Few people are onto great records as quickly as a great record store.

After years spent discovering gems in Phonica’s end of year lists, it made sense to give them a regular space on FACT. Every Saturday, staff from the Soho institution pick out the five vinyl records you should grab this week.



VARIOUS ARTISTS
‘Workshop 21’ 12″
(Workshop)

The always on-point Workshop presents four artists new to the label on an unusually diverse EP, wandering to the edge of the dancefloor on Willow’s skeletal ‘Feel Me’ and Herron’s ‘Lost Track’ and out of the club entirely on the heat-warped pop of Tapes. Closing the EP in a flutter of funk synths and heavy feels is The Horn’s ‘Villager’, a 1996 track originally released on Universal Language and fully deserving of a resurrection.

Audio / Buy here



GAVIN RUSSOM
‘LIES025.5 (Mantle of the Stars)’ 12″
(L.I.E.S.)

Many-monikered New York artist and DFA affiliate Gavin Russom boards the good ship L.I.E.S. for a nasty analogue throwdown, blending horror synths and clanging percussion on the menacing ‘Mantle of the Stars’ while ‘Brood Queen’ cranks up the tempo for the kind of nerve-rattling club banger you’d play at an End Of The World party. Closer ‘The Telstar File’ is more alarming still, like a K-holed vision of The Texas Chainsaw Massacre. So recommended.

Audio / Buy here



NDAGGA RHYTHM FORCE
‘Yermande’ 12″
(Ndagga)

Basic Channel’s Mark Ernestus has been drawing more lines across his spider diagram of global bass frequencies with his Ndagga project, introducing a strain of Senegalese Mbalax to the heady blend of Jamaican dub and German minimal techno already perfected by Rhythm & Sound. ‘Yermande’ features the seductive vocals of Mbene Diatta Seck and comes in punchy ‘Kick and Bass’ or hypnotic ‘Prophet 5’ mixes.

Audio / Buy here



CARL & CAROL JACOBS
‘Robot Jam’ 12″
(Emotional Rescue)

Emotional boss and record nerd Stuart Leath spent two years tracking down Trinidadian husband-and-wife team Carl and Carol Jacobs to reissue their two-part 1986 obscurity ‘Robot Jam’, an unexpectedly divine electro-calypso jam that’s as cold as an android’s heart.

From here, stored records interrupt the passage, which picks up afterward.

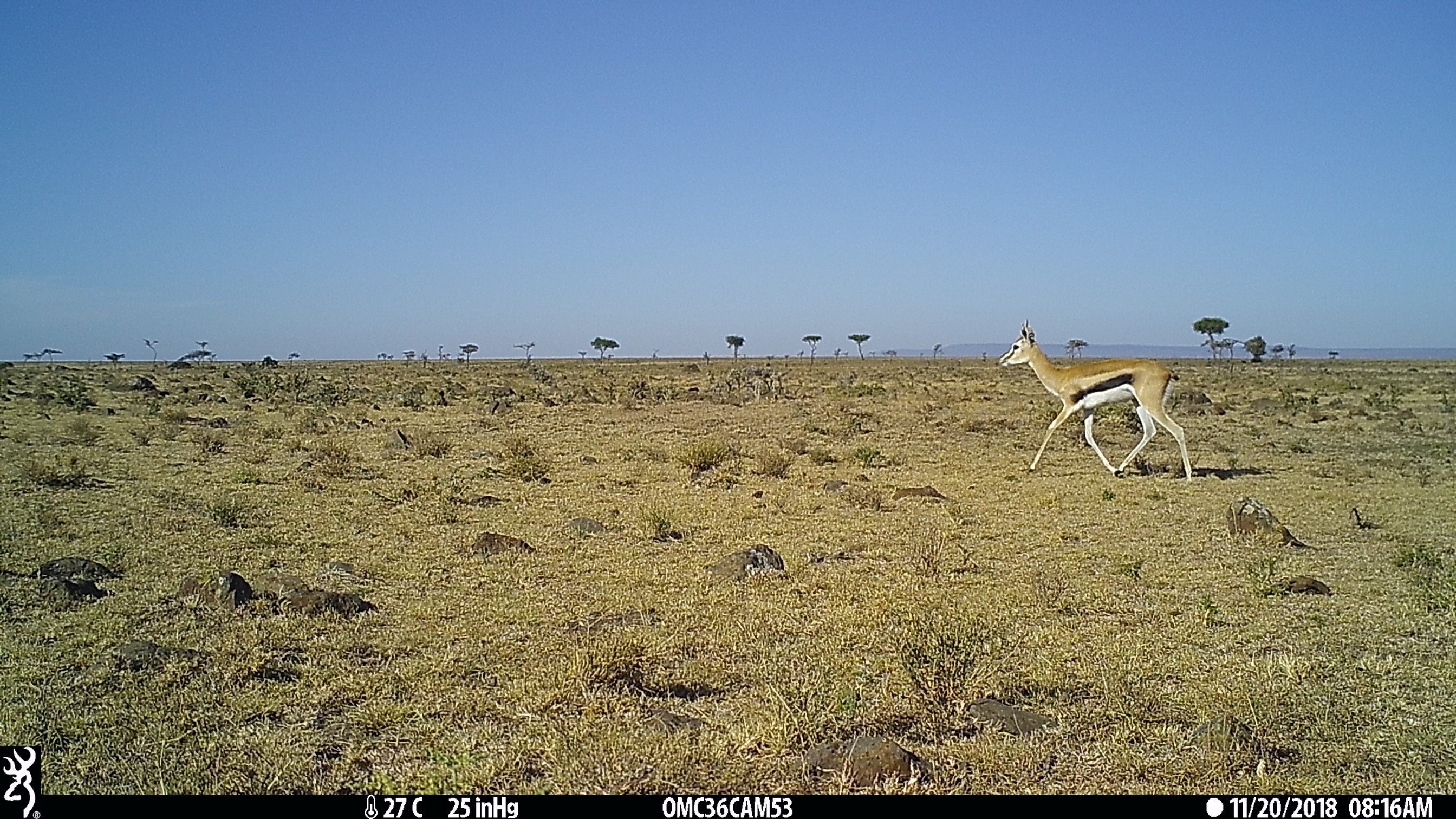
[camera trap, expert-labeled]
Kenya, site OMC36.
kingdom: Animalia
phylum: Chordata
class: Mammalia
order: Artiodactyla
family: Bovidae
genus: Eudorcas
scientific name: Eudorcas thomsonii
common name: thomon's gazelle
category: gazelle thomsons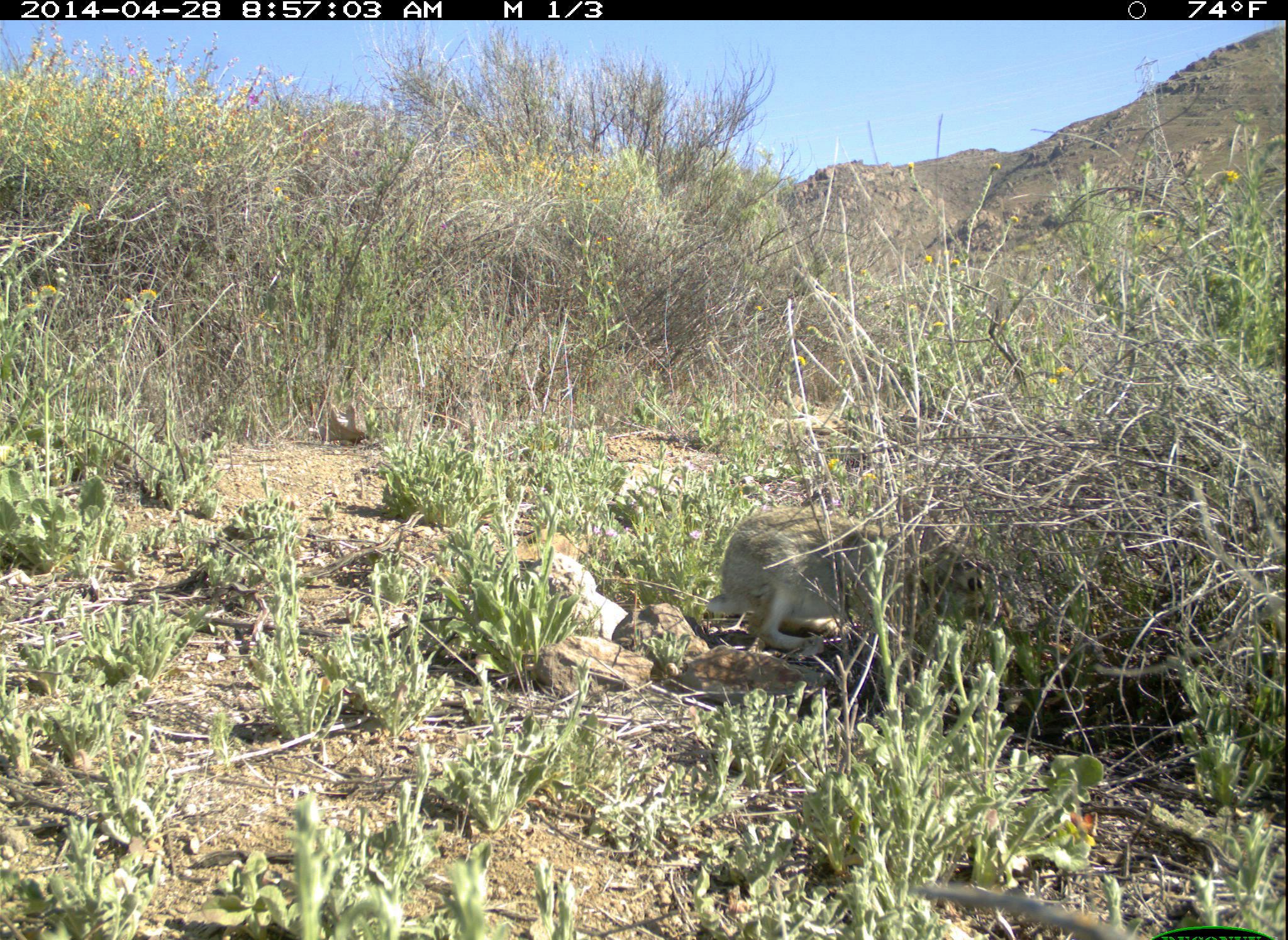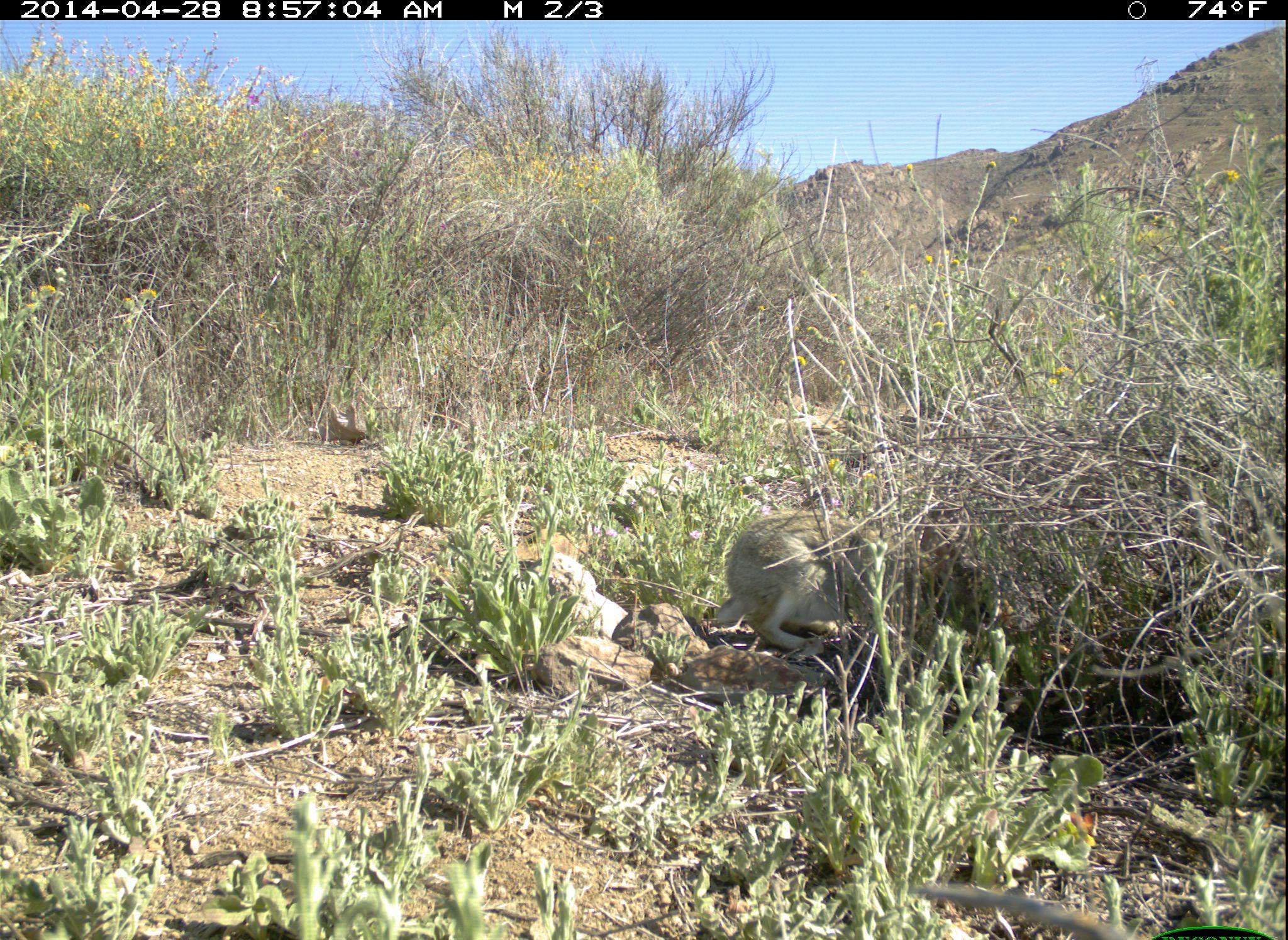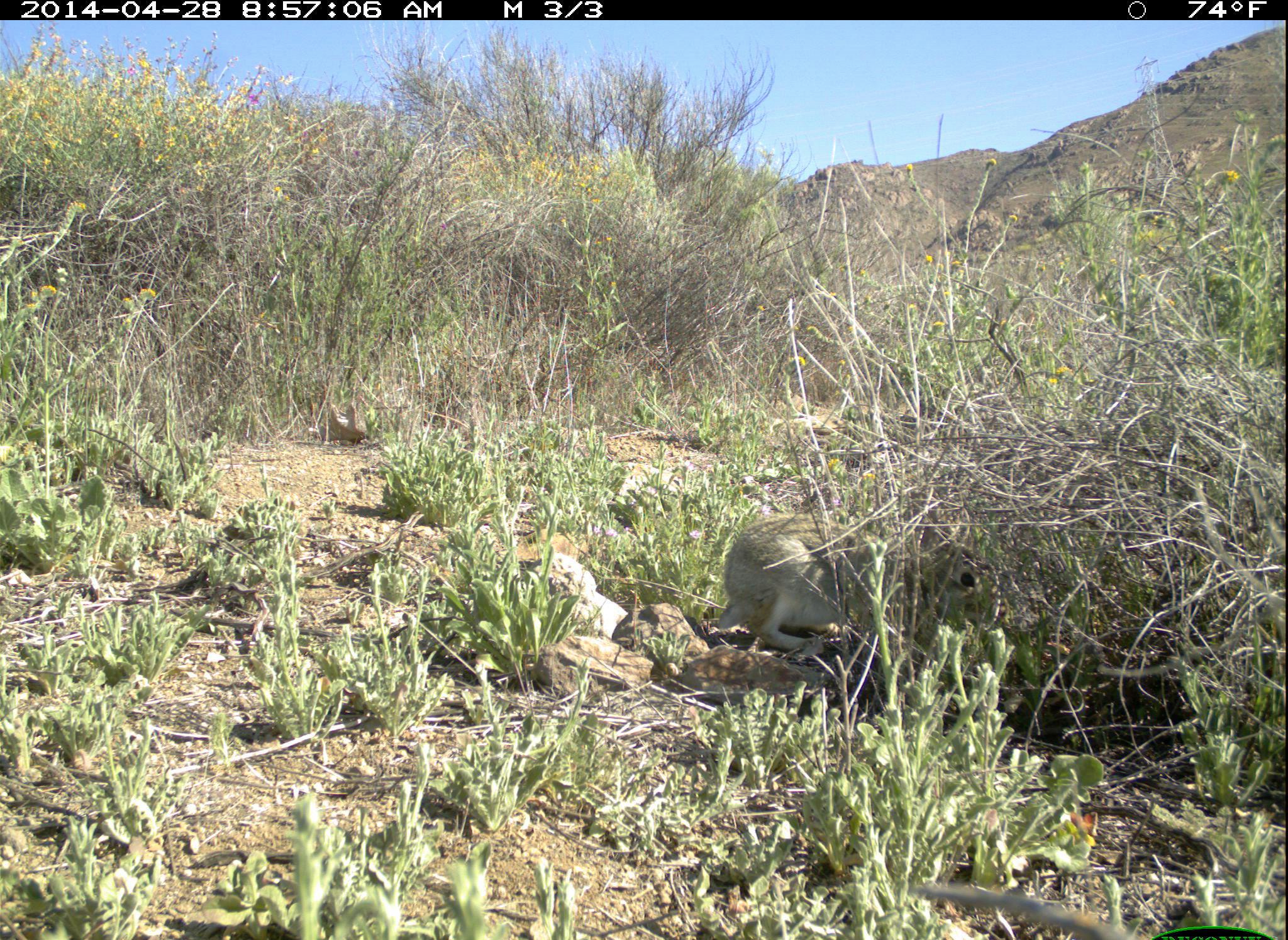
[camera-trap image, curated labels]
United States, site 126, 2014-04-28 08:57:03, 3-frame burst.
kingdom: Animalia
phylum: Chordata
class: Mammalia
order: Lagomorpha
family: Leporidae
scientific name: Leporidae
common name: rabbits and hares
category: rabbit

The B-side has an echo-laden “re-rub” from Nick The Record and Dan Tyler of the Idjut Boys.

Audio / Buy here



VARIOUS ARTISTs
‘Mogul 3’ 12″
(Themes For Great Cities)

Düsseldorf’s Themes For Great Cities label kicked off its slow-moving Mogul series way back in 2009 as a platform to show off the assortment of musicians affiliated with the city’s Salon Des Amateurs venue. Mogul 3 features Harmonious Thelonious of The Durian Brothers on the supremely weird, accordion-assisted ‘Cheap Thrills’, Lucas Croon & Carsten Dämbkes with some smacking acid, Tim Schumacher doing hazy house and Al going back to the city’s roots with a kraut-jazz epic.